Kembangkan Peternakan Sumut, ISPI Akan Datangkan Investor dari Jerman

KBRN, Medan : Gubernur Sumatera Utara (Sumut) Edy Rahmayadi mengapresiasi dan menyambut baik perkumpulan Ikatan Sarjana Peternakan Indonesia (ISPI) Sumut yang akan membantu Pemerintah Provinsi (Pemprov) Sumut dalam hal pengembangan peternakan. ISPI Sumut juga berencana mendatangkan investor dari Jerman untuk pengembangan peternakan tersebut.

"Saya akan support apa yang bisa dibantu dalam memajukan peternakan ini, apa yang bisa dilakukan Pemprov Sumut ke depan," ucap Edy Rahmayadi saat menerima audiensi perkumpulan ISPI Sumut di Medan, Rabu (26/1/2022).

Meski begitu, Edy Rahmayadi meminta nantinya dalam hal perencanaan dan pengelolaan pengembangan peternakan ini dapat dilaksanakan dengan baik dan sesuai prosedur. Tidak hanya mengedepankan bisnis semata, namun juga pada kesejahteraan masyarakat.

Edy meyakinkan bahwa kondisi geografis di Sumut sangat memungkinkan dalam hal pengembangan peternakan tersebut. Di antaranya di Kabupaten Padanglawas yang memiliki lahan peternakan yang sangat potensial untuk dikembangkan, baik dari daging dan juga susu.

 

Kemudian pada ISPI Sumut, Edy berharap, untuk dapat memilih seluruh mahasiswa peternakan terbaik, yang nantinya akan bergabung bersama pemerintah untuk bekerja sama dalam pengembangan peternakan tersebut.

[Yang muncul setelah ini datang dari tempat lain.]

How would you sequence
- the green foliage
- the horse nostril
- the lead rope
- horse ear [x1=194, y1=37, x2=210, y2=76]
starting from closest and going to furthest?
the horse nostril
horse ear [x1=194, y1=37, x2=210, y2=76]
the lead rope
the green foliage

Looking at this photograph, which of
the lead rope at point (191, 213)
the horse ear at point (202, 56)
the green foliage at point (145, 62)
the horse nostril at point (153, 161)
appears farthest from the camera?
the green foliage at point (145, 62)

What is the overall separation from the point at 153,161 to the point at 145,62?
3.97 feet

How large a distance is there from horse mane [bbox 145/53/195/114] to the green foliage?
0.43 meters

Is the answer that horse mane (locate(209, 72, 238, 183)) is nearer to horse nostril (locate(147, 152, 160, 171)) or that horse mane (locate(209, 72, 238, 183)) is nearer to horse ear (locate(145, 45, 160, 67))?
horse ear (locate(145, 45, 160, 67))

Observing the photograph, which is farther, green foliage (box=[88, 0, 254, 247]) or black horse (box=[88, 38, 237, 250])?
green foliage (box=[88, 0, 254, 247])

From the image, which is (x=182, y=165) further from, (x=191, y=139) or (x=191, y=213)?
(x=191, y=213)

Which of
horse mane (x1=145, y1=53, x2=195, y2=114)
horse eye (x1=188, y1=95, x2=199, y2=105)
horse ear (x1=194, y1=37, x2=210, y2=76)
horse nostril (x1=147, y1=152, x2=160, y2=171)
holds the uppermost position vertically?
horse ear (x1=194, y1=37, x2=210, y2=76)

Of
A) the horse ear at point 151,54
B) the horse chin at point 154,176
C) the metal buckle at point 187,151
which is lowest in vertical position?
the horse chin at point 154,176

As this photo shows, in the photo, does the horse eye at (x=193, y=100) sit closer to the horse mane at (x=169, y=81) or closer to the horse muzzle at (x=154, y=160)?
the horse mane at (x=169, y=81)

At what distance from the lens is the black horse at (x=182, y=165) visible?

"Sudah lama saya minta ini, sudah tiga tahun saya menjabat, namun tidak terealisasi juga. Saya minta segera kumpulkan mahasiswa peternakan terbaik yang ada," katanya.

Sementara Sekjen PB ISPI Joko Susilo menyampaikan, tujuan dari audiensi tersebut menawarkan ISPI bergabung dengan pemerintah, guna membantu pengembangan peternakan di Sumut.

"Kami berharap bisa bersinergi dalam hal peternakan di Sumut, dan kami ingin berkontribusi dalam pembangunan di Sumut," ucap Joko.

Joko mengatakan, ISPI memiliki program nasional yang telah melakukan survei geografis untuk pengembangan peternakan. Dari hasil survei tersebut Provinsi Sumut dan Jawa Timur sangat berpotensi menjadi lokasi pengembangan peternakan yang akan dilakukan ISPI.

 

Untuk pengembangan peternakan tersebut, pihaknya juga nantinya akan menggandeng investor dari Jerman.

"Kami membutuhkan lahan Pak, sekitar 15 hektare untuk lokasi peternakan nantinya," katanya.